Aussie horse imports halted over horse flu concerns

All imports of horses from Australia have been halted by New Zealand following the outbreak of equine influenza (EI), MAF Biosecurity said today.

New Zealand authorities are also identifying all horses that arrived in the country since the beginning of August and tracing their movements in a bid to ensure the disease is not in this country.

In Australia, Federal Agriculture Minister Peter McGauran today ordered a 72-hour Australia-wide ban on all thoroughbred and harness racing following the outbreak in Sydney.

MAF Biosecurity assistant director-general Barry O'Neil said New Zealand had moved quickly and adopted a cautionary approach to what was an evolving situation.

"New Zealand is one of the few countries in the world that is free from equine influenza," he said in a statement.

"MAF Biosecurity New Zealand has moved swiftly to put measures in place to protect our equine industry from this disease.

"We are working closely with the Australian authorities, the New Zealand equine industry and our veterinary association, and will review our position over the next two or three days, as more information comes to light."

Dr O'Neil said all horses that have arrived in New Zealand since the beginning of August would be identified and their movements traced.

"MAF Biosecurity NZ has a comprehensive response plan in place, should the disease ever be found here."

Dr O'Neil said EI was a highly contagious viral respiratory disease that spreads rapidly, causing significant illness in horses. "It is similar to other viral conditions which cause coughing and some discharge from a horse's nose. However, the influenza is more severe - horses develop a temperature and a dry, hacking cough."

Horses with EI became tired and do not eat, often for days, Dr O'Neil said.

"The disease is spread by close contact between horses. Infected horses and contaminated equipment or people may spread the infection from farm to farm.

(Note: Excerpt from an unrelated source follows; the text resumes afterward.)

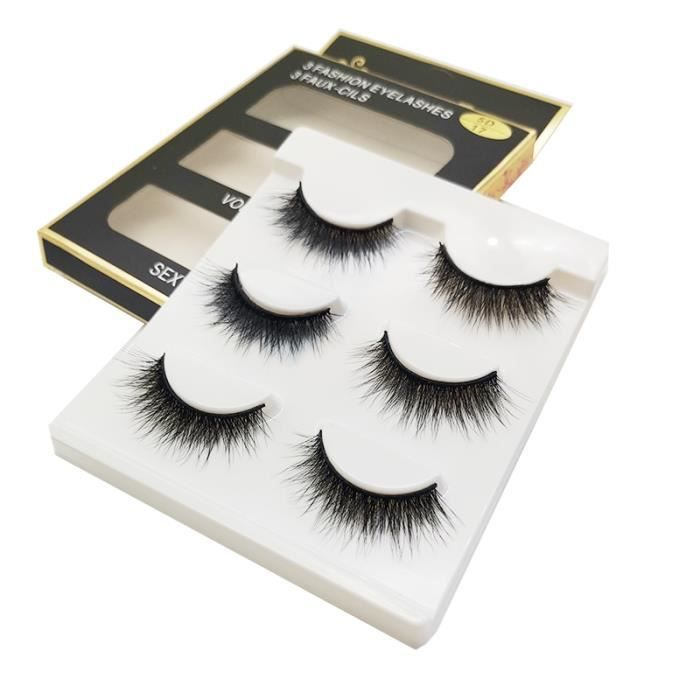Maquillage,Faux cils naturels en soie,3 paires en vrac,outils de maquillage coréen,vente en gros - Type 3D-41
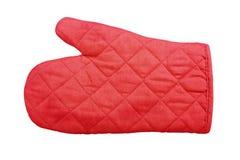 Skyddande handske för kök Arkivfoton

The disease lasts several days with full recovery taking two to three weeks, although some horses may develop complications."

MAF Biosecurity advised horse owners to be vigilant for signs of the disease.

Anyone who suspects their horse may be showing symptoms should contact their vet immediately or phone the MAF Biosecurity New Zealand emergency hotline 0800 80 90 66.

Dr O'Neil said EI was not a human health concern.

The outbreak will have huge ramifications for the racing industry in New Zealand as well as Australia.

Six international "shuttle sires" bound for New Zealand are now stranded in quarantine in New South Wales and Australia.

They include Stravinsky, Iffraaj, Ekraar, Zenno Rob Roy and Jungle Pocket.

With the breeding season due to start in a few weeks, a number of broodmare owners will be thwarted in their plans to send their mares to Australia to be served by stallions there.

The spring racing plans of many trainers in both Australia and New Zealand will be severely disrupted also.

The New Zealand TAB today suspended its early betting markets for Australian features such as the Caulfield and Melbourne Cups and Cox Plate, as well as New Zealand's showpiece, the Kelt Capital Stakes, because of the uncertainty caused by the flu outbreak.

The TAB has changed its times for the Invercargill harness meeting and Auckland greyhounds tomorrow to suit the Australian market, which has no racing of its own to bet on tomorrow.